De ce fait, il invite les autorités à procéder à un audit de la SONABHY, à situer les responsabilités pour que les auteurs de malversations en répondent. Il faut, toujours d’après lui, nationaliser le pan relatif au transport à la SONABHY.
« La SONABHY collabore aujourd’hui avec 2000 véhicules appartenant à des partenaires qui engrangent par litre 53F. Ainsi, les 11 millions de litres de carburants vendus sur le territoire burkinabè donnent au total 585 millions FCFA par jour, 17 milliards par mois et plus de 200 milliards par an », a-t-il affirmé. Pour lui, il y a une forme de déperdition et de dilapidation des ressources publiques, un manque à gagner.

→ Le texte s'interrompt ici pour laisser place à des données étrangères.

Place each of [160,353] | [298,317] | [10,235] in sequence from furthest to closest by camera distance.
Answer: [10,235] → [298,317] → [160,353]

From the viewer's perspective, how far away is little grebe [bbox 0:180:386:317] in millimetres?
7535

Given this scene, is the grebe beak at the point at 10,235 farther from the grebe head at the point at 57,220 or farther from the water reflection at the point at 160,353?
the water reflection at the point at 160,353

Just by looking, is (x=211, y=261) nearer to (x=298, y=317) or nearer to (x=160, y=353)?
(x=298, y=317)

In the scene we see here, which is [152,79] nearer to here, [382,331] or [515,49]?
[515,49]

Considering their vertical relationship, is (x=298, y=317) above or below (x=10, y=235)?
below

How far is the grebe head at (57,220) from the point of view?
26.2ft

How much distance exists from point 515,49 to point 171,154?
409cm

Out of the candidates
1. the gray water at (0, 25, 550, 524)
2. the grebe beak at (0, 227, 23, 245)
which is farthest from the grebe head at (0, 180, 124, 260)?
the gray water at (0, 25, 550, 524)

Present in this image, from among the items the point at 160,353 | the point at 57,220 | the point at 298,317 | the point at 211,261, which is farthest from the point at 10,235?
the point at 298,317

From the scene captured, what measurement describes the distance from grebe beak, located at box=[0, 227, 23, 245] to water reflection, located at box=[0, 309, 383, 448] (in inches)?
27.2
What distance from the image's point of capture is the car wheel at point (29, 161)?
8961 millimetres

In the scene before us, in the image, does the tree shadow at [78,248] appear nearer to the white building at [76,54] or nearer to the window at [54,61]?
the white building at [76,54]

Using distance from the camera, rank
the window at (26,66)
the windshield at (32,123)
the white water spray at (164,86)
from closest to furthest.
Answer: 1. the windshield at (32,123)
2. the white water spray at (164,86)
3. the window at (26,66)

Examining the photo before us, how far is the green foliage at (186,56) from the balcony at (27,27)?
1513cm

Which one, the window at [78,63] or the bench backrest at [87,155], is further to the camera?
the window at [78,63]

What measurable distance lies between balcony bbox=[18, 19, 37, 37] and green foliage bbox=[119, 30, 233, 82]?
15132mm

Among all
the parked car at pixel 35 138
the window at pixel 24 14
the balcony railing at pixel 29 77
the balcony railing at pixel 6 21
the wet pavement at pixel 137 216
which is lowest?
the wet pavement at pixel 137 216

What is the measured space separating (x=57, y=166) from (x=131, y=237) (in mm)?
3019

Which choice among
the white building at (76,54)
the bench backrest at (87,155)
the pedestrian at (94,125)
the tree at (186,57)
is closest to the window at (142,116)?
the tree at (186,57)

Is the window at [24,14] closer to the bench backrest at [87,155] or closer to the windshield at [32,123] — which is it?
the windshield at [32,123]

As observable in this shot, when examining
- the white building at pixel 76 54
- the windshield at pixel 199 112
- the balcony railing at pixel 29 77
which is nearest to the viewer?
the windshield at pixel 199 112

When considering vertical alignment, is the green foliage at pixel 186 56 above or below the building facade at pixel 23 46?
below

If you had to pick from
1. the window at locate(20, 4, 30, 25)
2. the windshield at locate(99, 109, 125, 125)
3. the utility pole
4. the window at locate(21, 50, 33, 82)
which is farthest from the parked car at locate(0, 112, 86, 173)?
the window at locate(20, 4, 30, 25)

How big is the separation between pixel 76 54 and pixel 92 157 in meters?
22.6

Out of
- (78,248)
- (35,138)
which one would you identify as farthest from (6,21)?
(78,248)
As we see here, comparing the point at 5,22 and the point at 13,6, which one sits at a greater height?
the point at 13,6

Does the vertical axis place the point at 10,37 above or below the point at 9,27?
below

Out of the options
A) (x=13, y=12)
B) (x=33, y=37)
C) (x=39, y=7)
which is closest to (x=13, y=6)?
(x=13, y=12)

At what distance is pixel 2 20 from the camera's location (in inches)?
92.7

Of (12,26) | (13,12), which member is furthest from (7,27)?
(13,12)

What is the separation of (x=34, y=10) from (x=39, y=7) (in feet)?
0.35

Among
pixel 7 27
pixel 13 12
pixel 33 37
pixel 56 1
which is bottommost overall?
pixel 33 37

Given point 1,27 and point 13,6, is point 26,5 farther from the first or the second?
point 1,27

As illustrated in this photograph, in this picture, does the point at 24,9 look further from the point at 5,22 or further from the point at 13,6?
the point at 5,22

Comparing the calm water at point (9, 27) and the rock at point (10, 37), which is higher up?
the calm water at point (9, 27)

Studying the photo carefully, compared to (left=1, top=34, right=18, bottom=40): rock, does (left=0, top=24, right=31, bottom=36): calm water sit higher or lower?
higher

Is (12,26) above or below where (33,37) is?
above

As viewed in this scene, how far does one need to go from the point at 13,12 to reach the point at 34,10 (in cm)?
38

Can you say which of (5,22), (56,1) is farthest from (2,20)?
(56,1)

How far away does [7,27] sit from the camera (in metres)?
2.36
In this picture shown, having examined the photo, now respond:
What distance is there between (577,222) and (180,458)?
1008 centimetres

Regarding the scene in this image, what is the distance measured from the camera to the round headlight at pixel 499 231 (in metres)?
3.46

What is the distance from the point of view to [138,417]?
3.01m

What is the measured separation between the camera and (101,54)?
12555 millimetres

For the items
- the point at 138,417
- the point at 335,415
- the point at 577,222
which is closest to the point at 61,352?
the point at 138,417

« Il faut demander aux sociétés d’Etat comme l’ONEA et la SONABEL de s’acquitter de leurs factures. Il faut également que les autorités fassent montre de sagesse, de clairvoyance pour rassembler autour d’elles l’ensemble des acteurs et partenaires sociaux pour envisager des solutions consensuelles », a terminé Adama Bayala.
Selon le président de la Ligue des consommateurs du Burkina (LCB), Dasmané Traoré, il y a une inflation jamais égalée au Burkina et les dispositions ne sont pas effectivement prises par l’Etat de façon à atténuer la situation ou à suivre les décisions que l’Etat lui-même prenait de façon à ce que le consommateur puisse éventuellement bénéficier de cette assistance pour pouvoir résister.
« Par le passé, nous avons travaillé à arrêter un prix à ne pas dépasser pour l’ensemble des produits de première nécessité, en allégeant les taxes liées aux produits de grande consommation avec le ministère du Commerce, celui des Finances, les syndicats, les associations des importateurs, la Douane. En juin 2022, l’Etat, après concertations avec tous les acteurs concernés, avait pris la décision d’atténuer un tant soit peu la souffrance des consommateurs en injectant 14 milliards de FCFA. Mais jusqu’aujourd’hui nous ne savons pas si cette somme a été effectivement injectée car nous continuons de subir l’inflation, et l’augmentation récente du prix de l’essence en est une preuve », indique Dasmané Traoré.
« Nous n’avons jamais constaté une baisse des prix ; bien au contraire, l’inflation va de plus belle. C’est pourquoi nous souhaiterions que l’Etat veille à retrouver les 14 milliards de FCFA, si effectivement ils ont été débloqués, et à les réinjecter là où il faut », a-t-il conclu.